The poltergeist manifestations follow the classic pattern — objects moving on their own, doors slamming, furniture shifting position — that Filipino supernatural tradition attributes to restless or angry spirits who have the ability to interact with the physical world. Barangay employees who use the hall for community meetings and government functions describe working at their desks and hearing the sound of chairs scraping across the floor in adjacent rooms, only to find the furniture rearranged when they investigate.

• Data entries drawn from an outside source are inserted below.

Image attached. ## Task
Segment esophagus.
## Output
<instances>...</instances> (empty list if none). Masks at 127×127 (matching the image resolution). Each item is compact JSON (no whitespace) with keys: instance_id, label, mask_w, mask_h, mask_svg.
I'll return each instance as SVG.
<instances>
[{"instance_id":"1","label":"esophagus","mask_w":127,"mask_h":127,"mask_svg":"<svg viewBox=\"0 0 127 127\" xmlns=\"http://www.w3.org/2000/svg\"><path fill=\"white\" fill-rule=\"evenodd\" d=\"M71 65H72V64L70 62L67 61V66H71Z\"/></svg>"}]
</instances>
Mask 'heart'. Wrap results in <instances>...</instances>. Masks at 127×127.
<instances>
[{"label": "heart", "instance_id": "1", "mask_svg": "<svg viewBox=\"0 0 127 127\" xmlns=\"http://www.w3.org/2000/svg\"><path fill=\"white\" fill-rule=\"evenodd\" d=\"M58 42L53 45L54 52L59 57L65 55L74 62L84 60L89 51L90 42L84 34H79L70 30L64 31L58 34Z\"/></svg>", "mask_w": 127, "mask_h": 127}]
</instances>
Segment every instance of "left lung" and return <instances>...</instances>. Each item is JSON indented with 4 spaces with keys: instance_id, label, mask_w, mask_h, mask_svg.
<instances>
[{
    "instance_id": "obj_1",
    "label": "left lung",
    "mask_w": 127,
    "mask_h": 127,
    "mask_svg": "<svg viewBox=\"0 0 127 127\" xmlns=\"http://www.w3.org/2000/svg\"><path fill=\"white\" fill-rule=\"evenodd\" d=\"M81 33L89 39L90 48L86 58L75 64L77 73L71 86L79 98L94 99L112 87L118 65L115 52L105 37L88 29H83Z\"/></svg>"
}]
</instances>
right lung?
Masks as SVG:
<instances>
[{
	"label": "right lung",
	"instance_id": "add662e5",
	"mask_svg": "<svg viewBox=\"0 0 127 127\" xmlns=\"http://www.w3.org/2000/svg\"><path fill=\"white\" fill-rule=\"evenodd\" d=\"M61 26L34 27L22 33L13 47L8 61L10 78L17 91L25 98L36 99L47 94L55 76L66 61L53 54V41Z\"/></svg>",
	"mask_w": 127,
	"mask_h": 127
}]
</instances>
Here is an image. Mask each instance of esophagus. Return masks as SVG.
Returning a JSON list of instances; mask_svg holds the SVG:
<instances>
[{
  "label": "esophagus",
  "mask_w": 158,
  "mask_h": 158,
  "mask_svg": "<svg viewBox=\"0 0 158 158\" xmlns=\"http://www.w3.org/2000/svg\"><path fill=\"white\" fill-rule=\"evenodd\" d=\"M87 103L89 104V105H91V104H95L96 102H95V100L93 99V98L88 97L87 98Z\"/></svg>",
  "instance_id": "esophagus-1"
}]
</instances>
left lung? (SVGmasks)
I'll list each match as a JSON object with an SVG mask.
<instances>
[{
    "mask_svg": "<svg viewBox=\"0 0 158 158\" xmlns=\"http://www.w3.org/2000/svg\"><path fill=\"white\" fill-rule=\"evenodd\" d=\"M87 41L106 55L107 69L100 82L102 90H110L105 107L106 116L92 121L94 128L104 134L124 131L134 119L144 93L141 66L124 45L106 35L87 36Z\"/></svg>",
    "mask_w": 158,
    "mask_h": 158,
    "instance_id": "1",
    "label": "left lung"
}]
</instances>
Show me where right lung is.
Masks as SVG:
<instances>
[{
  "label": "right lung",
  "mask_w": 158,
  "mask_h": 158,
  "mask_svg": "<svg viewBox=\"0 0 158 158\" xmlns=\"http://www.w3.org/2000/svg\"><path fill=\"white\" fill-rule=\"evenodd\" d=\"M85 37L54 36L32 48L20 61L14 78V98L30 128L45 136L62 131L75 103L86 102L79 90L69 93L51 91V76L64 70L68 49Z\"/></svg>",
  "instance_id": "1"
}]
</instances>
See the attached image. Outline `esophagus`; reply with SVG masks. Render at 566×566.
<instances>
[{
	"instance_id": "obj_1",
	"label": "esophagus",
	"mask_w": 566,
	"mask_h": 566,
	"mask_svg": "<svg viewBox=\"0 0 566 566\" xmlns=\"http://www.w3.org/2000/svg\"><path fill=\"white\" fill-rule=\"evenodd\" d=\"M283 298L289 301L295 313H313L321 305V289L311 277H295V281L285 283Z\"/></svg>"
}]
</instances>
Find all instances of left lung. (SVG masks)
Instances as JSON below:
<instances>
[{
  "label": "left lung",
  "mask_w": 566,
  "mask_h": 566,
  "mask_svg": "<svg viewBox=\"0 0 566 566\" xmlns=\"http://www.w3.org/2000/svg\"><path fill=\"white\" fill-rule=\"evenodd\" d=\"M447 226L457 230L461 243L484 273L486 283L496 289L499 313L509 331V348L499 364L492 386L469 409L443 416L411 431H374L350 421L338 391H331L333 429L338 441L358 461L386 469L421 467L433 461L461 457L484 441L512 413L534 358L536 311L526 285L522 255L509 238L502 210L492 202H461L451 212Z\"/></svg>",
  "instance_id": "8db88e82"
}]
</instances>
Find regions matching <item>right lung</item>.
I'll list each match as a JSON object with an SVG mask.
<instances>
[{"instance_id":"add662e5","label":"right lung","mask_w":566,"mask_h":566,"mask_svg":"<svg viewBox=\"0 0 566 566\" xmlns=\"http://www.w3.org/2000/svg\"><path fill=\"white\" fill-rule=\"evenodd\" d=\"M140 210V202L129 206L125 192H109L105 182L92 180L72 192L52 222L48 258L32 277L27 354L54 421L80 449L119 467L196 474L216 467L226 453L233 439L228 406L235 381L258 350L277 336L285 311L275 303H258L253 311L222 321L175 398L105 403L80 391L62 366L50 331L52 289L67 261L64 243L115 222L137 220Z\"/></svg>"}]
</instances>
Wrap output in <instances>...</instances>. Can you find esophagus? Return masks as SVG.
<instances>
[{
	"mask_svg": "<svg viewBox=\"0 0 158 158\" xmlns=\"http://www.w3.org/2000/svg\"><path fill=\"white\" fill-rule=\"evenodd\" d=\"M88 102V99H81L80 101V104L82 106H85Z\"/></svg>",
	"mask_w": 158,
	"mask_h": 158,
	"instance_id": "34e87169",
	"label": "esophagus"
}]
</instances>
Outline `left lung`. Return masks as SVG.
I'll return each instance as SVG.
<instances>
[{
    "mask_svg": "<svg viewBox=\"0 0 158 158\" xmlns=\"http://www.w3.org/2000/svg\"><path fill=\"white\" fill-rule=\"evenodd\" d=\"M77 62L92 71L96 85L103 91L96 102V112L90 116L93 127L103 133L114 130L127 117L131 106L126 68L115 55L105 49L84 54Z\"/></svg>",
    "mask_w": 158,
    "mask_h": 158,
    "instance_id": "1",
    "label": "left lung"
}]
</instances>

The caroling children are the more unusual phenomenon. Staff and visitors report hearing the voices of children singing Christmas songs — the traditional Filipino "pamasko" carols that children perform door-to-door during the holiday season — emanating from the hall during hours when no children are present. The voices are described as young, multiple, and genuinely musical, performing the familiar carols with the enthusiasm and imprecision characteristic of actual child carolers.
The combination of aggressive poltergeist activity and the innocent sound of children singing creates an emotional dissonance that those who have experienced it describe as deeply disturbing. The poltergeists suggest anger or disturbance; the caroling children suggest joy and celebration. The coexistence of both in the same building implies either multiple sources of haunting or a single source expressing itself in contradictory ways.
Santa Mesa is one of Manila's oldest districts, with a history stretching back through the Spanish colonial period. The barangay hall, as a center of community governance, occupies a position in the neighborhood similar to that of a village church or town square — a gathering point where the community's living and dead alike converge.